* Verilen görev 1 *
Ali İhsan Varol söyleşisinin "Sunucu olmak hayalinizde" sözlerinden başlayıp "gibi bir şey." sözlerine kadar, bu sözler de dahil olmak üzere, uzanan bölümünü birebir yazın.
* Verilen görev 2 *
Ali İhsan Varol söyleşisine göre 70 soruyu hazırlamak Varol'un günde kaç saatini alıyor?
* Verilen görev 3 *
Ali İhsan Varol söyleşisini kaldığı yerden sürdürün.

* Seçilen metin *

###

Milliyet: ‘Kahraman değilim işimi yaptım’

Sunuculuğunu yaptığı ‘Kelime Oyunu’nda sorduğu sorularla Gezi Parkı olaylarına gönderme yapan Ali İhsan Varol, ilk kez konuştu.

aliihsanvarol

Yayınlandığı günden itibaren beğeniyle izlenen ‘Kelime Oyunu’nun başarılı sunucusu Ali İhsan Varol Taksim’deki Gezi Parkı eylemlerine verdiği destekle olayların simgelerinden biri oldu. Geçen haftalarda yarışmacılara Gezi Parkı’nın simgelerinden ‘sansür’, ‘orantısız’ ‘direniş’ ve ‘biber gazı’ gibi kelimeleri soran Varol, sosyal medyada geniş yer buldu. Programının yayından kaldırılması gündeme gelen sunucu, “Bazı şeyleri riske atarak yaptığım bir şeydi” dedi.

Sunucu olmak hayalinizde var mıydı?
Hayır, düşündüğüm bir şey değildi. Küçükken oyunculuğun ne demek olduğunu bilmeden, oyuncu olmak gibi düşüncelerim vardı. Ancak sunuculuk özendiğim bir şey değildi.

Bu işi yapabileceğinizi ne zaman anladınız?
Hiçbir zaman hatta hâlâ da kıvırabildiğimi düşünmüyorum. Kendi programımı izleyemiyorum. İzlediğim zaman bin tane hata buluyorum.

Kamera karşısında nasıl bu kadar rahat olabiliyorsunuz?
Bunu bir de bana sorun. Aslında çok rahat değilim. Kamera karşısına geçtiğinizde tavrınıza, hareketlerinize dikkat ediyorsunuz. Mümkün olduğu kadar kendim gibi davranmaya çalışıyorum ama hiç tanımadığım bir insanın evine misafirliğe gitmiş gibi oluyorum. Ya da tam tersi, o insanların benim evime misafirliğe gelmesi gibi bir şey.

Haftanın altı günü ekrandasınız. Soruları hazırlarken zorlanıyor musunuz?
Şimdi hazırlamak kolay, eskiden daha zordu. Çünkü hiçbir soruyu tekrar etmemeye çalışıyordum ama artık bunun imkanı olmadığını anladım. Bir hafta önce sorduğum soruyu biraz değiştirip iki hafta sonra sorabiliyorum. 70 tane soruyu hazırlamak günde 4-5 saatimi alıyor. Bazen yarışmacılar hazırladıkları soruları gönderiyor. Çok güzel şeyler çıkıyor.

###

* Ham veri *
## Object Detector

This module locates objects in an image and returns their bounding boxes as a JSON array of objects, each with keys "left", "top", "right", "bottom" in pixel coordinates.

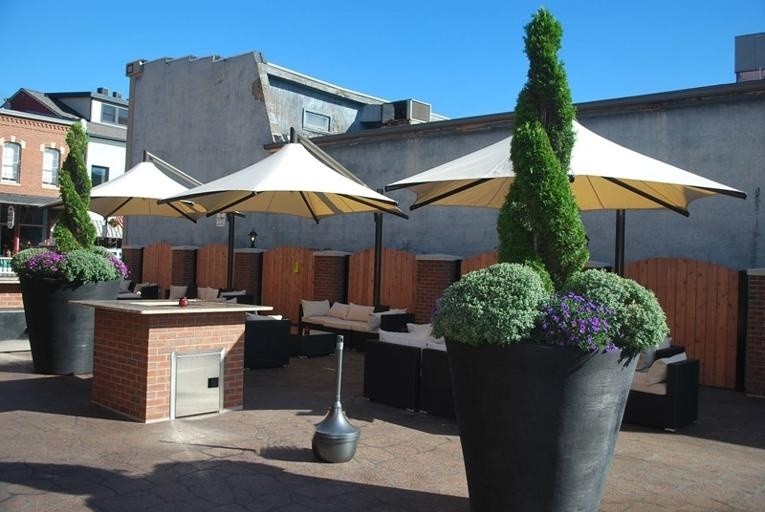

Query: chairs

###

* Görev sonucu 1 *
Sunucu olmak hayalinizde var mıydı?
Hayır, düşündüğüm bir şey değildi. Küçükken oyunculuğun ne demek olduğunu bilmeden, oyuncu olmak gibi düşüncelerim vardı. Ancak sunuculuk özendiğim bir şey değildi.

Bu işi yapabileceğinizi ne zaman anladınız?
Hiçbir zaman hatta hâlâ da kıvırabildiğimi düşünmüyorum. Kendi programımı izleyemiyorum. İzlediğim zaman bin tane hata buluyorum.

Kamera karşısında nasıl bu kadar rahat olabiliyorsunuz?
Bunu bir de bana sorun. Aslında çok rahat değilim. Kamera karşısına geçtiğinizde tavrınıza, hareketlerinize dikkat ediyorsunuz. Mümkün olduğu kadar kendim gibi davranmaya çalışıyorum ama hiç tanımadığım bir insanın evine misafirliğe gitmiş gibi oluyorum. Ya da tam tersi, o insanların benim evime misafirliğe gelmesi gibi bir şey.

* Görev sonucu 2 *
Günde 4-5 saatini alıyor.

* Görev sonucu 3 *
Gezi Parkı olaylarında öne çıkan, isimlerden biri oldunuz. Bu konuyla ilgili neler söylemek istersiniz?
Aslında beni o simgeler arasında göstermek yanlış. Çünkü onlar halk kahramanı. Yani ‘Siyahlı kadın’, ‘Kırmızılı kadın’, ‘ Kitap okuyan adam’, ‘Talcid man’ ve ‘Davulcu Vedat’ gibiler halk kahramanıdır. Onların arasında benim sadece bir ismim var. Hatta sırıtıyorum. O simgelerin arasında sunucu olarak tanımlayıp beni koymuş olmaları büyük bir gurur. Ama kendimi aynı derecede göremiyorum. Biraz daha aşağıdayım. Evet bazı şeyleri riske atarak yaptığım bir şeydi. Fakat onların yaptıkları çok büyüktü. Onlar gerçek halk kahramanı. Ben sadece bahsi geçen kelimeleri kullandım. 23 Nisan’da çocuklar, Kadınlar Günü’nde kadınlar ve 14 Şubat’ta sevgi üzerine kelimelerin anlamlarını sorduğum gibi. Her zaman yaptığım işten farklı bir şey yapmadım. Büyütülecek bir şey değildi. Durum bıçak sırtı bir hal olduğu için benim işimi yapıyor olmam böyle bir kahramanlık olarak adledildi. Herkes işini yapsaydı dikkati çeken bir durum olmazdı.

Risk aldığınızı söylüyorsunuz. Bu sorulardan dolayı işinizi kaybetseydiniz, pişmanlık yaşar mıydınız?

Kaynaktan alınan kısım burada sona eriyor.